Cafe Regio on MacDougal Street was filled with the metropolitan babble of foreign languages. Charles Butler looked around the large single dining area crammed with people, paintings and eclectic furnishings. He spied an acquaintance at a corner table.
Anthony Herman was a child’s idea of a pixie, not quite five feet tall, with a small bulbous nose and pancake ears sticking out at right angles. His light brown hair was swept back to display a pronounced widow’s peak, a sure sign of witchcraft, though his true profession would seem rather boring to most. The little man nervously adjusted a red bow tie while doing his best to hide behind a menu, though it was long past the dinner hour.
When Charles sat down at the table, the antiquarian book dealer handed him a package wrapped in brown paper and said, ‘That’s the whole set. Don’t open it here.’
A very generous check crossed the table and found its way into Herman’s pocket. The little man looked around, as if the other late night diners might be watching this exchange and making notes or taking blackmail photographs. His toes just barely reached the floor to tap it, and his fingers rapped the table. ‘If you ever tell anyone I was tracing those – ’

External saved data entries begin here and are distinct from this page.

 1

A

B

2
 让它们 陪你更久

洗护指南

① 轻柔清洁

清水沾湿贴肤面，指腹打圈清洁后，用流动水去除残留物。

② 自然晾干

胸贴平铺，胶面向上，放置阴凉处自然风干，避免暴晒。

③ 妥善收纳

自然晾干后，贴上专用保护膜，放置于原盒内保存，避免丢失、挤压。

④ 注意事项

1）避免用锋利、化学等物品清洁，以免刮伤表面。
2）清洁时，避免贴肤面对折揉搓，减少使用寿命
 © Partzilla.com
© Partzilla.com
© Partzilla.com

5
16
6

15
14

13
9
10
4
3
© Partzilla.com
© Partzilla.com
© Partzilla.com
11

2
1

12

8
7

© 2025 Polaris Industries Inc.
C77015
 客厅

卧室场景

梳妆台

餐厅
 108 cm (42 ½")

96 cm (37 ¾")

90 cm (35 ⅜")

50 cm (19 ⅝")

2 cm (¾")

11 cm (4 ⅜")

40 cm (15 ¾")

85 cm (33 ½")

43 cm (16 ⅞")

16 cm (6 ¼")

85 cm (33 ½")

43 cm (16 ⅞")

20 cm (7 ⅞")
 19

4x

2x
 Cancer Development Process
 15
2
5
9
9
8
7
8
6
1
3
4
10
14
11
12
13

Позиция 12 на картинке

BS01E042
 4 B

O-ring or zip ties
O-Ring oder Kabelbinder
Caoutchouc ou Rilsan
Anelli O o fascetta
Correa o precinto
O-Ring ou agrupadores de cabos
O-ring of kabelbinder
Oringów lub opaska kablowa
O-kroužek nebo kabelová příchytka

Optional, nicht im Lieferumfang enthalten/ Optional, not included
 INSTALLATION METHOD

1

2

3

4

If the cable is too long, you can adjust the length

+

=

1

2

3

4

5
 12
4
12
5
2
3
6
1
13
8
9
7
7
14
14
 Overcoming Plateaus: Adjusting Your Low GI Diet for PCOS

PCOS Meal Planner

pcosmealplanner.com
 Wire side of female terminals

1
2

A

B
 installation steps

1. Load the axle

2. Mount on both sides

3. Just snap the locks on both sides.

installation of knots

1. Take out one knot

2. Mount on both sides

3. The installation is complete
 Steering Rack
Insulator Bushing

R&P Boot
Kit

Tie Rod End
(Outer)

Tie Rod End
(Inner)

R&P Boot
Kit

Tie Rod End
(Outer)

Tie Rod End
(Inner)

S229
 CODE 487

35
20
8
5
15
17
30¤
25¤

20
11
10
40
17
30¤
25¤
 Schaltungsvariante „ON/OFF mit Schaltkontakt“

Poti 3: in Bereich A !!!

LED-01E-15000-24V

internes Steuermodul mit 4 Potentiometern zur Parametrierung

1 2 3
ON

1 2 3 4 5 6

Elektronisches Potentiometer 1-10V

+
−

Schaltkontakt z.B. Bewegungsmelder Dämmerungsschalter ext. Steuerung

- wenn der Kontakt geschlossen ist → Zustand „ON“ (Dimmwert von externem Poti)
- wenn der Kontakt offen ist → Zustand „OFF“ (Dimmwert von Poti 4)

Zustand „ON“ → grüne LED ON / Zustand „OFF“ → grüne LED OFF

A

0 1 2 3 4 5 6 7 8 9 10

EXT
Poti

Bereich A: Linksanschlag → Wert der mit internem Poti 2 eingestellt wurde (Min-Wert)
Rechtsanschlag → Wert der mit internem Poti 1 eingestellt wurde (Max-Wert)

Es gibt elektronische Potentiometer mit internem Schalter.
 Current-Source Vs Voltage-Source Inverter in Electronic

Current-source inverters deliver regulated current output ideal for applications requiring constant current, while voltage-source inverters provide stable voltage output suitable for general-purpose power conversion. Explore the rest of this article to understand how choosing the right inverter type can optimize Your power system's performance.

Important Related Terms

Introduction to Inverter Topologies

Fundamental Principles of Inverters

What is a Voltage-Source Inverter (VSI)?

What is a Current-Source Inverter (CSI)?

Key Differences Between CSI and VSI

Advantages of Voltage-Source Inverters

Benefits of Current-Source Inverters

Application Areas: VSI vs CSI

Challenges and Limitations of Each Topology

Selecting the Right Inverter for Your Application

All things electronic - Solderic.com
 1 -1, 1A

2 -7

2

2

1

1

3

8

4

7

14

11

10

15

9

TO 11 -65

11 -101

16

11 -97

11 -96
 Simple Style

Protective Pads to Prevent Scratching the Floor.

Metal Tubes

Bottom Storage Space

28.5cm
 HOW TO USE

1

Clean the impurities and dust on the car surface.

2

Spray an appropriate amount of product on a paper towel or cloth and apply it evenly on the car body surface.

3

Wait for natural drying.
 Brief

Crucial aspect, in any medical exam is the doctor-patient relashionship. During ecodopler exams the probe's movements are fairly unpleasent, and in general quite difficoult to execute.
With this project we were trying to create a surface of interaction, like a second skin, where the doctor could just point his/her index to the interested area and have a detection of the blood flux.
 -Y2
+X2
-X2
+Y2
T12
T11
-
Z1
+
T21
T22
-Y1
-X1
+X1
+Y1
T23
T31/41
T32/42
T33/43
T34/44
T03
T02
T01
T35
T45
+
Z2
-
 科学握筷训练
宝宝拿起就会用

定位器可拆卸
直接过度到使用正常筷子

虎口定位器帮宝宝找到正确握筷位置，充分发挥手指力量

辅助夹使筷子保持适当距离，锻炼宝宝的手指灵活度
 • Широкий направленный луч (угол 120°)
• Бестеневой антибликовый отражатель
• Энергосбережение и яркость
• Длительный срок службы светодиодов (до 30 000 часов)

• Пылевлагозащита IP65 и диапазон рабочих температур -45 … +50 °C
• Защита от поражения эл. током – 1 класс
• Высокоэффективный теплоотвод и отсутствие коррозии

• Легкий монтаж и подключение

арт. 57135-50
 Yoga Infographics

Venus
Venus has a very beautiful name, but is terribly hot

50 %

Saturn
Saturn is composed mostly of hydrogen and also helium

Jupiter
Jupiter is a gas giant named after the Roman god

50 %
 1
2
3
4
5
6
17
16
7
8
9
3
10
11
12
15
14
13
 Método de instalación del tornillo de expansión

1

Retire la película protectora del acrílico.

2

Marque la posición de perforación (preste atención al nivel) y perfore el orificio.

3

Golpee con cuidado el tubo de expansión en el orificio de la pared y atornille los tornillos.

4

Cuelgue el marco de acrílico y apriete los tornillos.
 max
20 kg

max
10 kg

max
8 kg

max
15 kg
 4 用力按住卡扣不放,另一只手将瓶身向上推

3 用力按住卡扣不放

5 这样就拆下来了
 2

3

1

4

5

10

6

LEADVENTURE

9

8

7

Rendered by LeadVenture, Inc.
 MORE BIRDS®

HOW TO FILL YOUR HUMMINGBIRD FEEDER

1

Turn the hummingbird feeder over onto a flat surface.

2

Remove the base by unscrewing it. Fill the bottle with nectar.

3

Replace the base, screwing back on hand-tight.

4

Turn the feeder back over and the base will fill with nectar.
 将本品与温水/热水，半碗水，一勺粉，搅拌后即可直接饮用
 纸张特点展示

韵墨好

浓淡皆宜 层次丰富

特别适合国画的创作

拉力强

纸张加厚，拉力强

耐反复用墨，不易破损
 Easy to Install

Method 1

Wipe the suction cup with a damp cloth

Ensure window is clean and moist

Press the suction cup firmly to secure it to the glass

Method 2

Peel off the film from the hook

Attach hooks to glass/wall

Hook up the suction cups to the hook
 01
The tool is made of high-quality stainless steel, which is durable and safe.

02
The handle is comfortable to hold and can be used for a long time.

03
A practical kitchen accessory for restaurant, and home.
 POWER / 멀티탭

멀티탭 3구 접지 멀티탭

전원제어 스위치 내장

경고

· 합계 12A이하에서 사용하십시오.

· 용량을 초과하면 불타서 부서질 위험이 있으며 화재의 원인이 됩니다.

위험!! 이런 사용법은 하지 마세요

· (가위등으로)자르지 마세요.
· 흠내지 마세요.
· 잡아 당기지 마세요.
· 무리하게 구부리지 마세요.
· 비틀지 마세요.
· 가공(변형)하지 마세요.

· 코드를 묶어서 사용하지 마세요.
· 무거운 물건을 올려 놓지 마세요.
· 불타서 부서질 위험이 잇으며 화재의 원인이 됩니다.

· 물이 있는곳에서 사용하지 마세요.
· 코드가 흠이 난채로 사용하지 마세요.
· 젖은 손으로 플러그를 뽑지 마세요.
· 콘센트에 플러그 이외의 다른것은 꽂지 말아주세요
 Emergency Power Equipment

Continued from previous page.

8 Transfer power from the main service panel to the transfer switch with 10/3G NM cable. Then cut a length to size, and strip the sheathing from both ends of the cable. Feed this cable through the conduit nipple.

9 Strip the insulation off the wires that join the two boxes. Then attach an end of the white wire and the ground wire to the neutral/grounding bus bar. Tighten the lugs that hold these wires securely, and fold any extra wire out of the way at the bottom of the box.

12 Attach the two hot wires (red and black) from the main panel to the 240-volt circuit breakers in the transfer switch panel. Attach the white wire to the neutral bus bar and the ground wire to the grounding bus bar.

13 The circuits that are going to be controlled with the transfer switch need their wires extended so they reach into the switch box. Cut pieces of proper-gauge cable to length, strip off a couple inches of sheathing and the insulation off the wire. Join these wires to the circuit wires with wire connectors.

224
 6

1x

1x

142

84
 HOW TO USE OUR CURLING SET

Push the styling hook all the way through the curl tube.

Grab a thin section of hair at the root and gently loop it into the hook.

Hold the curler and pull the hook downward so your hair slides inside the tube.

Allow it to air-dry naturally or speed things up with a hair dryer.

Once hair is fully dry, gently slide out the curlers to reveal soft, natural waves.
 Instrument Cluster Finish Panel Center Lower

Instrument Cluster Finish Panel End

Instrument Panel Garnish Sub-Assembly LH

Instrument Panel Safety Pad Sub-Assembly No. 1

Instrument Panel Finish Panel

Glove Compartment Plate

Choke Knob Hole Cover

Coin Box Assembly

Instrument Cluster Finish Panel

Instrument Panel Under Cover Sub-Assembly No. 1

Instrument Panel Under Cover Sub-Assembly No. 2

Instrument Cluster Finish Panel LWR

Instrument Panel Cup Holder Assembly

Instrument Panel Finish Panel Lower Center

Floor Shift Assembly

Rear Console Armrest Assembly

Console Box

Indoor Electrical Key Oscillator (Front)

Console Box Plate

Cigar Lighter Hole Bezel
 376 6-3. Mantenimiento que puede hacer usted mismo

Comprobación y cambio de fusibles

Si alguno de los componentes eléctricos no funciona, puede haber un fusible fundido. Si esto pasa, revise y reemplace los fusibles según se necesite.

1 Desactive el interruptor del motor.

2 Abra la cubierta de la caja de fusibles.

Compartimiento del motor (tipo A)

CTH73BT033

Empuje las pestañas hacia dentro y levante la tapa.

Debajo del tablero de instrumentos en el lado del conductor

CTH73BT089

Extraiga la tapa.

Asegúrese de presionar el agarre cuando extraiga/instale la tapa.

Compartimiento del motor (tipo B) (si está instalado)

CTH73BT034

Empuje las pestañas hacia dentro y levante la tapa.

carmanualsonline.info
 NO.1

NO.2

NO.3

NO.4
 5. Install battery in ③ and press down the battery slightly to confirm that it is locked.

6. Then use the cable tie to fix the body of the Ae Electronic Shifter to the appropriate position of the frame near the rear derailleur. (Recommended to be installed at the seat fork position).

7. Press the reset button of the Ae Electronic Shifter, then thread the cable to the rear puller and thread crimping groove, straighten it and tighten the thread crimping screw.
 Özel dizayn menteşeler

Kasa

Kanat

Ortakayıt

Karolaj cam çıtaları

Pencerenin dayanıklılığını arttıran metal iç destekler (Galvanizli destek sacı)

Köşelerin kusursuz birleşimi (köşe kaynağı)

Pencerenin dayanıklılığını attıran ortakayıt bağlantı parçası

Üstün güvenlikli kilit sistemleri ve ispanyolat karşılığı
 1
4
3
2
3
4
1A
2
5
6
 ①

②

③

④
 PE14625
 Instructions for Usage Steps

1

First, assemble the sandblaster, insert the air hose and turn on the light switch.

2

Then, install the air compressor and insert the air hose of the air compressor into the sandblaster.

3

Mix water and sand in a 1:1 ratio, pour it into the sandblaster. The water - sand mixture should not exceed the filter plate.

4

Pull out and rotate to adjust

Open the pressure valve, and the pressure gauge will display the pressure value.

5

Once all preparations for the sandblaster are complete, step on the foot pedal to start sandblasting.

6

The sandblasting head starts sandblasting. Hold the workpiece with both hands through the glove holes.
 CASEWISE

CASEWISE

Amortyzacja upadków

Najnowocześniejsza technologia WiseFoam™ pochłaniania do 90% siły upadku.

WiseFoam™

‘I know,’ said Charles. ‘You’ll hunt me down and kill me. Your reputation is safe.’ He set the package of books on the table. ‘How did you find them so fast?’
‘There’s a collector,’ said Herman. ‘Well, hardly that – not at all discriminating, but the man’s a repository of every western ever written. I had to go to Colorado. That’s why the bill is so high. The books didn’t cost a dime. I won them shooting pool with a rancher who thinks that crap is high art.’
While Charles was grappling with the odd idea of Anthony Herman as a pool hustler, the man added, ‘The rancher also has first editions from the penny-dreadful era. If you want them, you go shoot pool with the old bastard.’
‘I don’t suppose you read any of these novels?’ Charles watched Herman’s eyes grow a tad fearful. ‘You did read them, didn’t you?’
‘I might’ve glanced at one on the plane.’ The little man’s mouth dipped down at the corners, silently intoning, What a question, making it clear that he was hardly the type to read this sort of trash, and his client should know better.
Charles opened the package, despite the book detective’s sudden violent shaking of the head, begging that he not do this in public. After leafing through a chapter of the first volume, he smiled at Herman, another great speed reader, for this was a talent that went along with the trade of manuscript comparisons. ‘Light stuff, isn’t it? Lots of white space. How long was the plane trip? Three or four hours?’
‘All right.’ Herman bowed his head. ‘I read them. All twelve.’
‘I’m sure you had other reading material with – ’
‘It’s your fault, Charles. I just had to know why you wanted them so badly. Then I got caught up in the whole thing.’
‘They’re not very good, are they?’
‘No. The writing is awful, the plots are thin. Very bad – very – all of them.’